**取り組む課題**
**1.** 水野敬也さんとの対談から、次の一文を英語に訳してください。「それを傑作として出す役割がピクサーにあるとすると、水野さんは1人でピクサーをやっている感じがするね。」
**2.** 水野敬也さんとの対談の最後の発言を受けて、その続きを書き継いでください。

*** 原文抜粋

「自分の感覚は全く信用していません」と話すベストセラー作家。その真意は?(ゲスト:水野敬也さん)【後編】

クリエイティブの源泉は中高時代の傷ついた体験にあった?

澤本:水野さんがベストセラー作家としてすごいのは、作家ってだいたい自分が完結したものを出したいから、自分以外のものを排除しようという気持ちが強いじゃないですか。CMつくっていてもそうだし。人の意見を聞くよりも、自分が15秒、30秒を完璧にやるというのを目標としていて。

権八:自分の作家性というかね。

澤本:そう。でも、いろいろな人の意見を聞くというのは、最大多数の人を楽しませるものを作ろうとする作家だと思うので、それが新しいと思う。ピクサーも誰が作ったんだという話あると、ジョンラセの名前が出るけど、じつはその中にたくさんいる人の“いろいろないい意見の集合体”としていいものができている。それを傑作として出す役割がピクサーにあるとすると、水野さんは1人でピクサーをやっている感じがするね。

******
*** 一覧

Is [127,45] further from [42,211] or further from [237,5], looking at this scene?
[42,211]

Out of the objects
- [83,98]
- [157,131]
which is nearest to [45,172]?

******

**課題の解答**
**1.** If Pixar's role is to put that out as a masterpiece, then it feels like Mizuno-san is doing Pixar all by himself.

**2.**
水野:僕のものづくりは普通の出版社のスタイルとは全く違っていて、チームづくりも編成も違います。まさに今おっしゃったようにお客さんをどんどん喜ばせるほうに行くと作家性が薄れるので、「水野敬也」って世の中の人はほとんど知らないんですよ。「おかしくない?」って思うときありますよ。こんなにヒット出してるのにと。

一同:

水野:飲み会に行っても自分でベストセラー作家と言わないと気づかない。そのぐらい世間は僕に注目していません。同時に、僕はそれをいいことだと思っています。ハウツーというジャンルを変えたいし、美しくしたいし、読者が主人公になってほしいんですね。エンターテインメントの役割の1つは、その世界に閉じ込めるというか、どっぷり浸からせることだと思いますが、僕自身が最も課題を感じたのは「どっぷり浸かっている間に現実での戦闘能力が落ちている」ということなんですよ。

澤本:なるほど。

水野:具体的に言うと、僕は中学2年からストリートファイターⅡをゲームセンターで延々毎日やっていました。でもストⅡでガイル(ストⅡのキャラクター)が必殺技のサマーソルトキックを出せば出すほど、現実のケンカは弱くなっていって。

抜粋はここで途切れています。